### DATASET ###

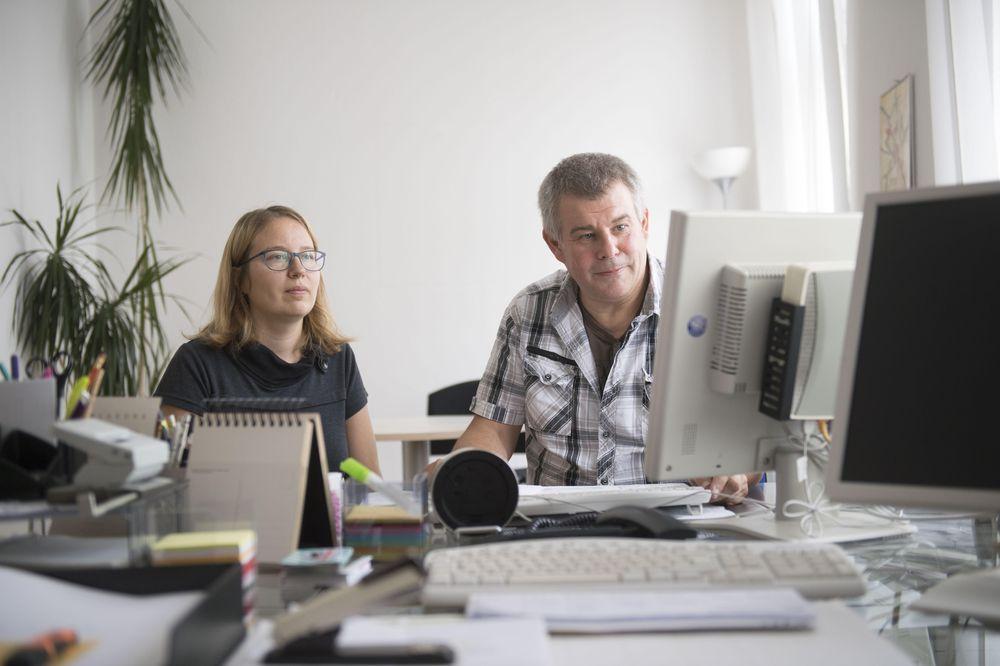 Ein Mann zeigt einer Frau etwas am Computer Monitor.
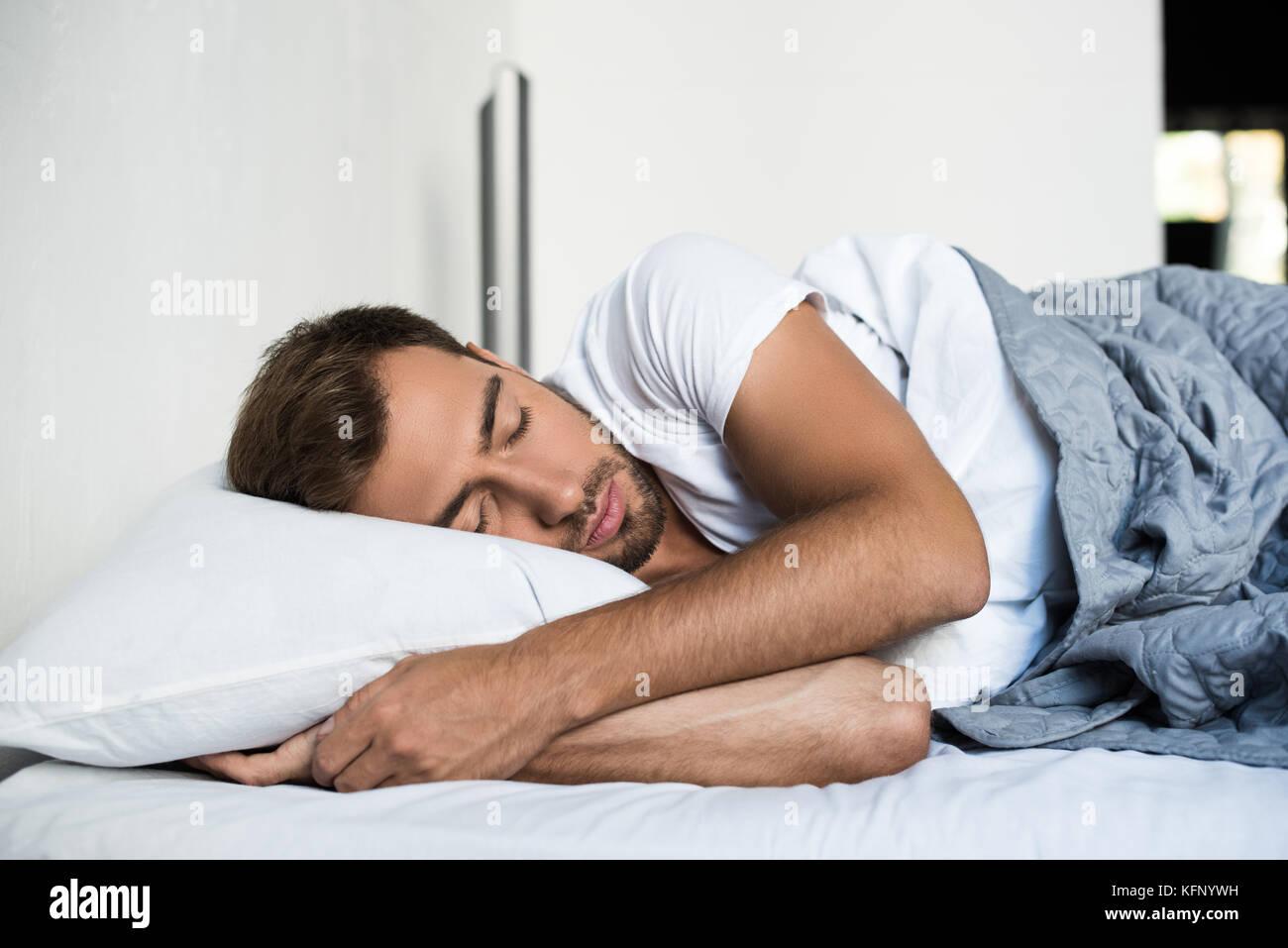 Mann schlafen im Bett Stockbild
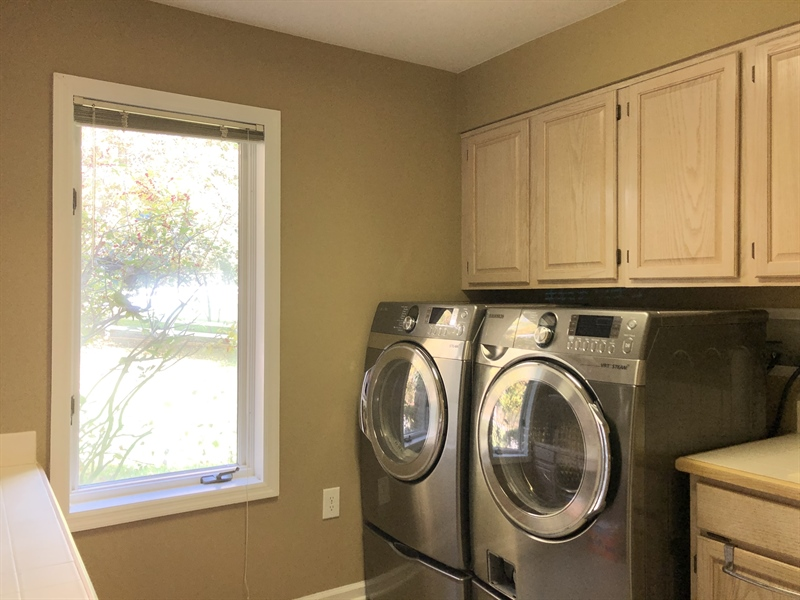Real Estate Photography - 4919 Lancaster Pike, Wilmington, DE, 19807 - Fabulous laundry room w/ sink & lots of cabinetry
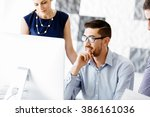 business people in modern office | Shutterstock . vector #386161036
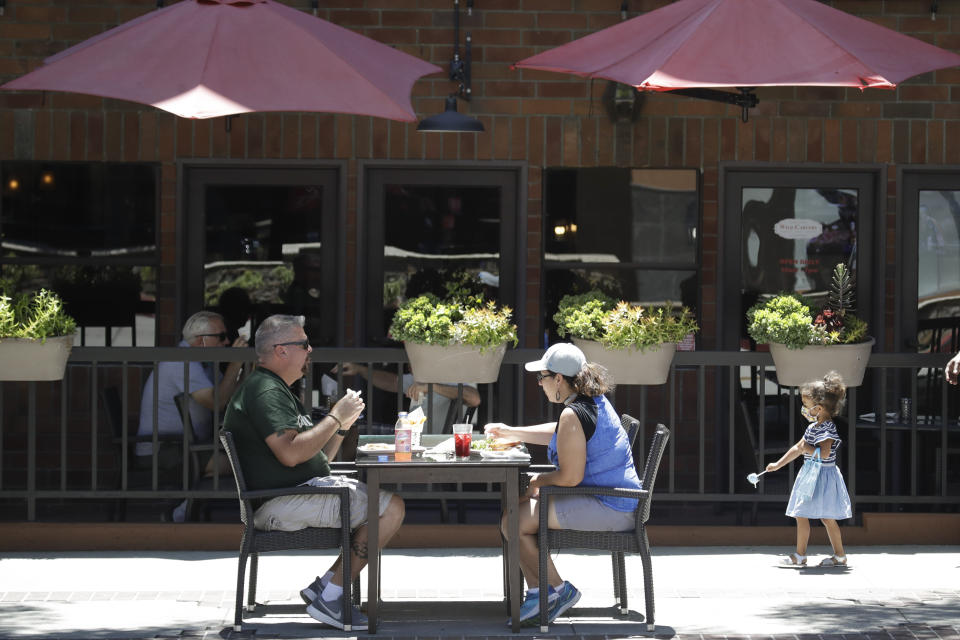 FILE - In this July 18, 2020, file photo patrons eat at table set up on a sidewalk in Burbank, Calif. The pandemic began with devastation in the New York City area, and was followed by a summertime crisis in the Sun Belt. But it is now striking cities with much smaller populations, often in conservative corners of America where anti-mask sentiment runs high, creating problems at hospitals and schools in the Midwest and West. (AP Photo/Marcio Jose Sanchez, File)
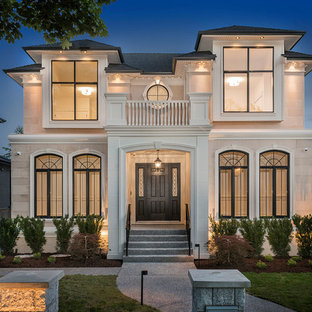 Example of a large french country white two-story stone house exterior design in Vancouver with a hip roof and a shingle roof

###

YOUR INSTRUCTIONS → You need to restate all of the entries above exactly and leave the pictures behind.

WORKED SOLUTION →
 Ein Mann zeigt einer Frau etwas am Computer Monitor.
 Mann schlafen im Bett Stockbild
Real Estate Photography - 4919 Lancaster Pike, Wilmington, DE, 19807 - Fabulous laundry room w/ sink & lots of cabinetry
 business people in modern office | Shutterstock . vector #386161036
 FILE - In this July 18, 2020, file photo patrons eat at table set up on a sidewalk in Burbank, Calif. The pandemic began with devastation in the New York City area, and was followed by a summertime crisis in the Sun Belt. But it is now striking cities with much smaller populations, often in conservative corners of America where anti-mask sentiment runs high, creating problems at hospitals and schools in the Midwest and West. (AP Photo/Marcio Jose Sanchez, File)
 Example of a large french country white two-story stone house exterior design in Vancouver with a hip roof and a shingle roof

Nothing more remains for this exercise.